Debe hacerse notar que la concentración de 3D11 usada (250 µg/ml) está en el rango de la cantidad de anticuerpos específicos que podría esperarse en un buen suero hiperinmune. Por lo tanto, este experimento ilustra la posibilidad de que unos pocos parásitos escapen a la acción de los anticuerpos y sean capaces de establecer la enfermedad. El inoculum de 1,5 x 105 esporozoítos a primera vista parece elevado. Sin embargo, es posible que en un área endémica un individuo sea picado por cientos de zancudos infectados en pocas horas. Se estima que en cada picada pueden inocularse del orden de 2.000 esporozoítos. Además es posible que la infectividad de estos esporozoítos sea muy superior a aquellos obtenidos por disección de la glándula salival.

La posibilidad que los esporozoítos que escapan a la acción de los anticuerpos sean genéticamente resistentes fue investigada en una serie de experimentos descritos a continuación (Ferreira y Cols., 1987). Si existiese una resistencia genética al efecto neutralizante de 3D11, debería ser posible aumentar la proporción de esporozoítos resistentes simplemente seleccionándolos en presencia de anticuerpos. Con este propósito se incubaron 1,5 x 105 esporozoítos, a temperatura ambiente, con 150 µg de anticuerpos 3D11 y se procedió a inocularlos en ratas. Cuando la parasitemia llegó a un 2%, se procedió a alimentar zancudos no infectados en estos animales; 20 días más tarde se obtuvo esporozoítos de las glándulas salivales de estos insectos. Los parásitos (1,5 x 105) se incubaron nuevamente con los anticuerpos 3D11 y fueron inoculados a ratas. El ciclo fue repetido cuatro veces. Los esporozoítos originados del cuarto ciclo de selección fueron comparados con una población no seleccionada, demostrándose que ambas poblaciones son igualmente sensibles al efecto de los anticuerpos monoclonales. Así, cuando las poblaciones 'seleccionadas' y no seleccionadas fueron expuestas a diferentes concentraciones de 3D11, las curvas de neutralización fueron prácticamente superponibles.

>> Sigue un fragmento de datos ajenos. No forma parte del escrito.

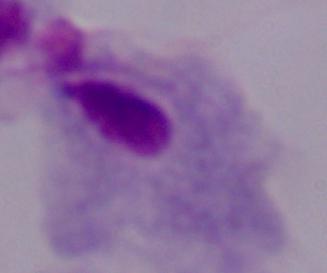

identification = trichomonad
magnification = 1000x
modality = photomicrograph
Name the parasite shown.
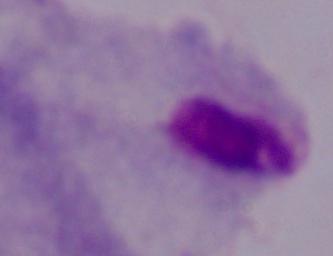

A trichomonad.

Captured at 1000x magnification. Photomicrograph.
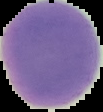
Summary:
  - Image size: 103×112 pixels
  - Malaria status: uninfected
  - Preparation: thin blood smear
  - Image type: segmented cell region on a black background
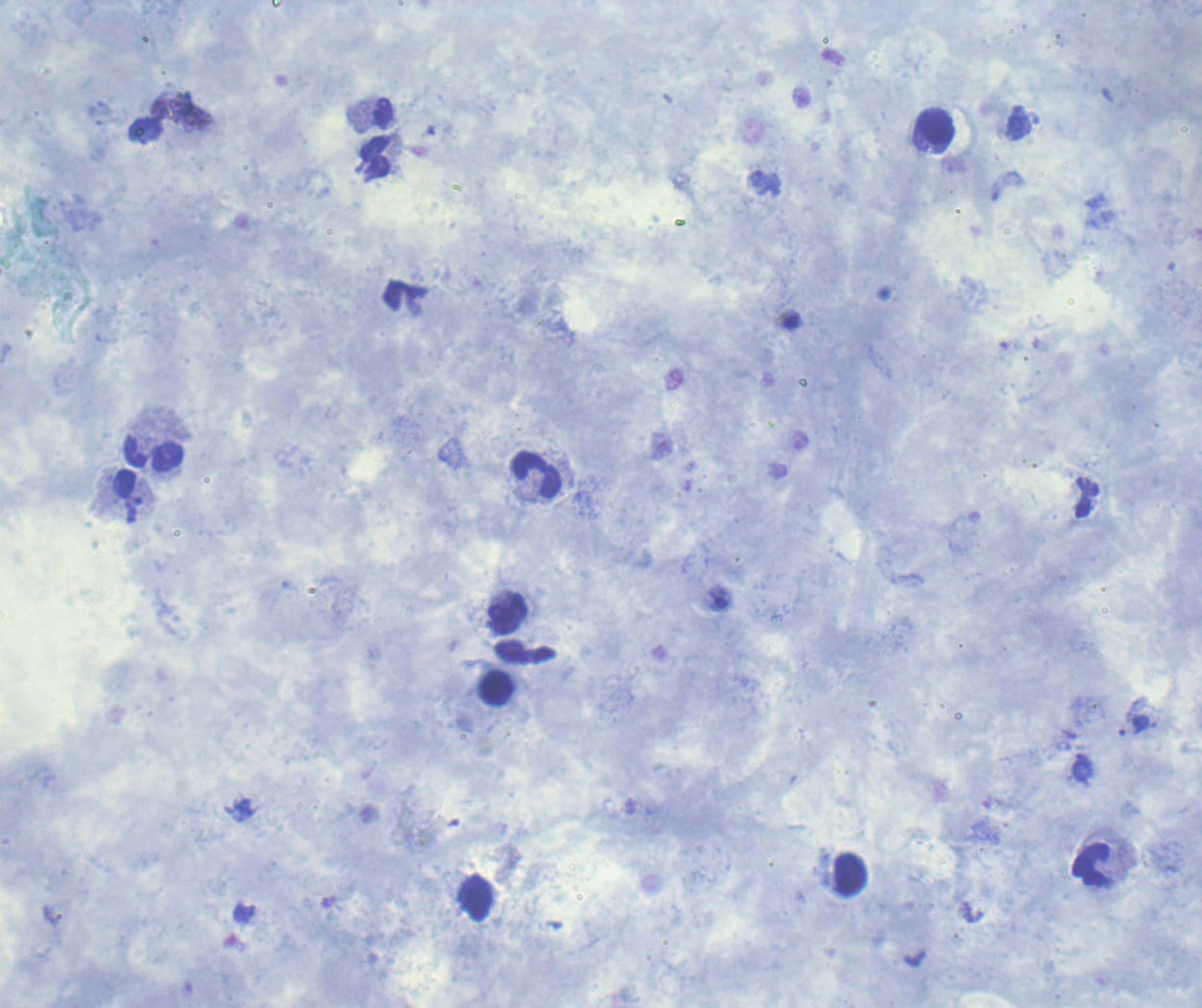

La interpretación más simple de estos resultados es que la resistencia a anticuerpos es mediada por variaciones fenotípicas sin base genética. Podría proponerse, por ejemplo, que los esporozoítos resistentes expresan menos proteína CS y, por lo tanto, sufrirían menos un efecto mecánico, entorpecedor de la movilidad, producido por la unión de los anticuerpos. Evidentemente, esto implicaría que la proteína CS no es necesariamente un ligando para un receptor putativo presente en la superficie del hepatocito.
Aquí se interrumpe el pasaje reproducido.